+++ 本文
ちょっと遅くなりましたが、明けましておめでとうございます。今年もよろしくお願いいたします。
このHPは、今週が、701回目ですね。今年からは、会員制の「読書専門BBS」を作ろうと思ってます。
1月4日(金)、高木尋士氏(劇団再生代表)と、年頭恒例の「読書対談」をやりました。
その中で、本をどう読むか。いつ読むか。ノルマ式読書法は有意義なのかどうか。…などについて話し合いました。それは近いうちにこのHPで発表します。
その時にBBSの話が出たのです。前やった時は、関口君や、赤犬さんや、アズキさんなどが熱心に書き込んでくれ、建設的な方向で、刺激的な議論が進みました。
ところが、(反論ならいいのですが)、自分の本の宣伝だけを長々とやられたり、集会の告知だけを長くやられたりで、BBSとして機能しなくなりました。
他の人に聞いても皆、そうらしくて、今は、BBSをやってる人は、ほとんどいません。(それと、ツイッターやフェイスブックで十分だという人が多いようです)
だったら「会員制BBS」にしたらいいんじゃないの。と言われ、その準備をしてきました。
普通に、見ることは出来ますし、メールも出来ます。ただ、どれを取り上げるかは選ばせてもらいます。
主に、本の感想や、こんな本を読みたい。あるいは、これはお薦めの本だ。一緒に話し合おう。…といった建設的・刺激的なBBSにしようと思っております。
このHPの他に、ツイッターとフェイスブックを数年前から始めて、順調です。今年からは、それと、「ニコ生」か、「ユースト」を考えております。
++++++
+++ 生データ
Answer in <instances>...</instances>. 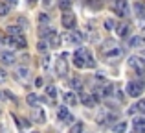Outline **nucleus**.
++++++
* _必要な作業_:
#1 読書BBSについての文章で、筆者が今年から作ろうと考えているものは何か。
#2 読書BBSについての文章を、最後の文の後から書き継げ。

* _課題別の回答_:
#1 会員制の「読書専門BBS」である。

#2
孫崎享さん(外交評論家)を初め、多くの人がやってます。「孫崎チャンネル」開局記念で、孫崎さんと私は「ニコ生」で対談しました。孫崎さんは週2回(水と日)、発信しています。自分の家から、自分でセットして、放送するのです。
初めのうち2回ほどはニコ生の人が来て、教えてくれました。今はすっかり慣れて、1人でやってます。有料で、始まったばかりなのに、何千人もウォッチャーがいるそうです。
「鈴木さんも、ぜひやりなさいよ」と言われました。心が動いてます。一度、孫崎さんの家に遊びがてら、「調査」に行くつもりです。そして、「ミヤマ山荘チャンネル」を真剣に考えたいと思います。
さて、本をいかに読むかですね。「アエラ」の忘年会のビンゴで、囲碁セットが当たり、1人で囲碁をやってます。「5万円旅行券」や「Kindle」が当たった人もいます。悔しいので、私も、ヨドバシカメラでKindleを買いました。電車の中ではよく読んでます。
それと、ポータブルのDVDプレイヤーを買いました。「映画を見て、コメントをくれ」という仕事がやたらと多いのです。だから必要だと思いました。これだと小さいし、寝る時にも見ることが出来ます。とても助かってます。映画評やコメントの仕事が進んでます。
それでは、本題の「読書」ですね。1日のうち、どれだけ〈読書の時間〉を取れるか。これは大きな問題です。その量と質で、人間の質が決まります。
「平成の読書王」高木尋士氏は、「1日に4、5時間は読書の時間を取っている」と言ってます。それで年間500冊です。
でも普通の人々は真似出来ません。私にも出来ません。私も、たまには、そんな日もありますが、「毎日」ではありません。
たまにやる日というのは、こんな時です。400頁もある本の書評を頼まれた。今日中に何でもいいから、5冊読もう。…そんな時です。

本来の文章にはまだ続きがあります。